Magnifique soirée à Radio France avec un duo de légende(s), précédé d’un trio qui mérite de trouver sa place dans l’histoire

En arrivant pour assister aux balances, un peu avant 17h, je découvre sur la scène Dave Holland et John Scofield sacrifiant de bonne grâce aux rites des réglages de sonorisation et d’enregistrement : déambulation ludique sur les harmonies du blues, et déjà la joie de jouer est palpable. Puis ce sera le tour du trio de Matthieu Bordenave : trouver la juste sonorité de la contrebasse (les attaques, la couleur, l’équilibre des registres….), sur scène comme dans la salle ; changer d’anche pour le saxophoniste ; et trouver la réverbération (sa texture, sa longueur) qui convient au pianiste. 

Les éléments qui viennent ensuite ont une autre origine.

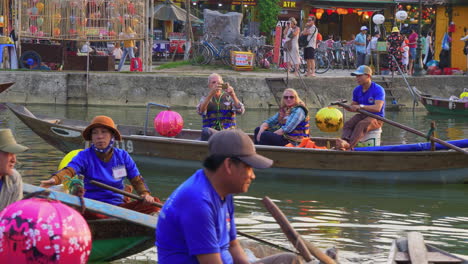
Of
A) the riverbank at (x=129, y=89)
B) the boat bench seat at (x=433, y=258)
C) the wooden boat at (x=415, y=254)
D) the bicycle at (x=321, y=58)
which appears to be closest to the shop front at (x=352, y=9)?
the bicycle at (x=321, y=58)

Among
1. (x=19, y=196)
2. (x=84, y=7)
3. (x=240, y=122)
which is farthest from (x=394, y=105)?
(x=19, y=196)

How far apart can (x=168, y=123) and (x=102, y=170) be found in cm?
495

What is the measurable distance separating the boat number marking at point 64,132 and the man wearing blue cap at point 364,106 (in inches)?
148

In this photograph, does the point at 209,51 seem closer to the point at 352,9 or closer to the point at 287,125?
the point at 352,9

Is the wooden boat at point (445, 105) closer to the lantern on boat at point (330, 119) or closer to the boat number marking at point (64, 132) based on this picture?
the lantern on boat at point (330, 119)

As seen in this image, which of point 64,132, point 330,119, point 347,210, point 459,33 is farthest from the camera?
point 459,33

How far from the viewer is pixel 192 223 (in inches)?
153

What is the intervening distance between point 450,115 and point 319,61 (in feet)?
22.6

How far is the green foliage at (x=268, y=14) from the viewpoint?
3278 centimetres

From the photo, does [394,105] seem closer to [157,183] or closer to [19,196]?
[157,183]

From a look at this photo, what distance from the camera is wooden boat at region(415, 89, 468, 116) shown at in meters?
20.0

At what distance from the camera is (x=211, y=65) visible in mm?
24828

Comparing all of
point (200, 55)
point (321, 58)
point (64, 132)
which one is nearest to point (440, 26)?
point (321, 58)

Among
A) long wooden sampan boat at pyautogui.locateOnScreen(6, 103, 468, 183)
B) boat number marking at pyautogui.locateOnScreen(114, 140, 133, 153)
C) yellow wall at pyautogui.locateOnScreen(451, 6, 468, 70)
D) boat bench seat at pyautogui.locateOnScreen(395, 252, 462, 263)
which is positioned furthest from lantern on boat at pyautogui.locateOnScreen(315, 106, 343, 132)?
yellow wall at pyautogui.locateOnScreen(451, 6, 468, 70)
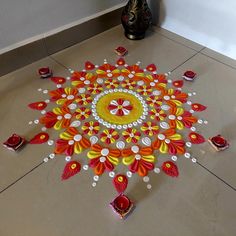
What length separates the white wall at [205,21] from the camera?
0.91 meters

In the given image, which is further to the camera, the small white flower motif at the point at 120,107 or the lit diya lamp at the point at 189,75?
the lit diya lamp at the point at 189,75

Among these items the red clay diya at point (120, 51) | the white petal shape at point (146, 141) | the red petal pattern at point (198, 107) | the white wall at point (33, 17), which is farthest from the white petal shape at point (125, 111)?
the white wall at point (33, 17)

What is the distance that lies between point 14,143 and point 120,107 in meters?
0.32

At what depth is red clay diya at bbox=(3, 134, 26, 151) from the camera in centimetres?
64

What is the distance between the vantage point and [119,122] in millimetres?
732

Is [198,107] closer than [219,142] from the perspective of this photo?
No

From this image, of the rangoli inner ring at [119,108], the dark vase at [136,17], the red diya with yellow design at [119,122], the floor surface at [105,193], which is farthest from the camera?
the dark vase at [136,17]

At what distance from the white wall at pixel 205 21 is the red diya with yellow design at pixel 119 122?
0.89 feet

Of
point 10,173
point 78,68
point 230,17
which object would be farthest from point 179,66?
point 10,173

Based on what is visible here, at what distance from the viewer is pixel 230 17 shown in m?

Quand c’est terminé, Florian Weber reste sur scène et, sans doute pour profiter de la qualité du piano autant que pour effectuer ‘un tour de chauffe’, il joue intégralement la douzième des Études opus 10 de Chopin….

MATTHIEU BORDENAVE TRIO

Matthieu Bordenave (saxophone ténor), Patrice Moret (contrebasse), Florian Weber (piano)

Paris, Maison de la Radio (et de la Musique), 6 novembre 2021, 19h30

Un trio international (bassiste suisse, pianiste allemand) rassemblé par un saxophoniste français installé en Allemagne depuis 15 ans. Et un trio dont le disque «La traversée», publié par ECM en 2020, fut remarqué, car remarquable. Alors qu’il participait, au studio de La Buissonne dans le Vaucluse, à un enregistrement du batteur Shinya Fukumori (publié par ECM en 2018), la saxophoniste découvrit qu’il était tout près de L’Isle-sur-la-Sorgue, terre natale de René Char. Et il alla contempler le Partage des Eaux (célébré par le poète), où la Sorgue se sépare en deux bras. Cela ma parle car, lorsque j’avais à peine 20 ans, je suis allé moi aussi contempler la beauté de ce lieu, avant de monter sur le plateau voir la maison de René Char. Comme le disque, le concert est inspiré par l’univers du poète. On évoque comme référence de ce trio celui qui rassembla, trois décennies durant -mais avec des éclipses-, Jimmy Giuffre, Paul Bley et Steve Swallow. Un trio qui joua ici même, dans cette salle. C’est plus que légitime, et pas seulement parce que le pianiste a croisé, dans sa formation états-unienne, la route de Paul Bley. Tout ici se fonde sur une écoute infinie, une interaction fine et une intensité qui rend palpable chaque note émise, chaque accent proféré. Le thème composé se fond dans l’infinie dérive des improvisations, c’est d’une intensité extrême ; extrême mais douce.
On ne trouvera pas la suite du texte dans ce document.